◆ OBJECTIF A
Recopiez à l'identique toutes les lignes de données qui suivent l'extrait.

◆ EXTRAIT
════════════════════

DB : Eh bien, probablement que toute la culture s’y était préparée. Mais l’idée de comprendre cette chose… Ils n’en voyaient pas l’intérêt. Alors, ils ont dit : « Que voulez-vous de plus ? »

WA : Il n’y avait donc aucune tentative de comprendre ce qui se passait… Il suffisait d’obtenir les résultats.

DB : Oui, ils pensaient que c’était tout ce que l’on pouvait faire et que personne ne pouvait en vouloir plus. (DB sourit)

WA : Nous obtenons des résultats.

DB : Oui. J’étais mécontent de cette situation et j’ai essayé de trouver une autre voie en physique. Je développais une sorte de cosmologie générale que je pouvais comprendre. Mais la plupart des physiciens ne voyaient pas l’intérêt. J’ai donné quelques conférences et ils m’ont dit : « Je me demande ce que vous faites… Est-ce une sorte de mathématique ? » Ils ne pouvaient pas voir pourquoi je faisais cela. Ce n’est pas qu’ils étaient mal disposés à l’égard de cette discipline ou quoi que ce soit d’autre… Ils étaient simplement perplexes. (Ils rient)

J’ai donc commencé à me poser des questions… Il y a eu de nombreuses fois où je doutais de vouloir continuer à faire ça, à faire de la physique.

WA : À cette époque, bien sûr, vous aviez travaillé avec Einstein. Vous avait-il soutenu…

DB : Je n’ai pas travaillé avec lui, mais nous eu de nombreuses discussions et nous avons correspondu. Il soutenait l’idée que nous devions rechercher une sorte de réalité, dont nous parlons, et ne pas nous contenter des calculs.

WA : Je vois. Donc, il n’y avait que vous et lui. (Ils rient) En fait, il y avait vraiment une dichotomie. La plupart des gens ont simplement ignoré cet aspect.

DB : Oui. Eh bien, ils pensaient… Un physicien appelé Von Neumann avait apparemment prouvé que c’était impossible, etc. Vous voyez, en 1951, j’ai développé une autre interprétation, où il était possible de considérer cela comme réel… J’ai dit que l’électron était à la fois une onde et une particule. Ainsi, lorsqu’il passait par les fentes, l’onde passait par les deux fentes, et l’électron par une seule. Mais l’onde influençait la particule par la suite, et déterminait donc l’endroit où elle pouvait arriver. C’est un exemple typique… Cela fonctionnerait, mais les gens ne voulaient pas l’envisager, parce qu’ils disaient que si cela ne donnait pas de nouveaux résultats, ils n’y penseraient pas, vous voyez… (Ils rient tous les deux).

════════════════════

◆ DONNÉES SOURCES
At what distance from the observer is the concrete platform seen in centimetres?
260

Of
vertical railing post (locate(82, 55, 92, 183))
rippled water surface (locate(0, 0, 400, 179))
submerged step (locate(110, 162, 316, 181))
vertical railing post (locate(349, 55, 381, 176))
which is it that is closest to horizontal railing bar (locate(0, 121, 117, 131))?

════════════════════

◆ OBJECTIF B
Répondez brièvement à ces questions sur l'extrait :
(i) Après ses conférences, quelle question les physiciens posaient-ils à DB sur son travail ?
(ii) Selon DB, quelle idée Einstein soutenait-il ?
(iii) En quelle année DB dit-il avoir développé une autre interprétation ?

◆ RÉSULTAT A
At what distance from the observer is the concrete platform seen in centimetres?
260

Of
vertical railing post (locate(82, 55, 92, 183))
rippled water surface (locate(0, 0, 400, 179))
submerged step (locate(110, 162, 316, 181))
vertical railing post (locate(349, 55, 381, 176))
which is it that is closest to horizontal railing bar (locate(0, 121, 117, 131))?

◆ RÉSULTAT B
(i) Ils lui demandaient si c'était une sorte de mathématique.
(ii) Il soutenait l'idée qu'il fallait rechercher une sorte de réalité et ne pas se contenter des calculs.
(iii) En 1951.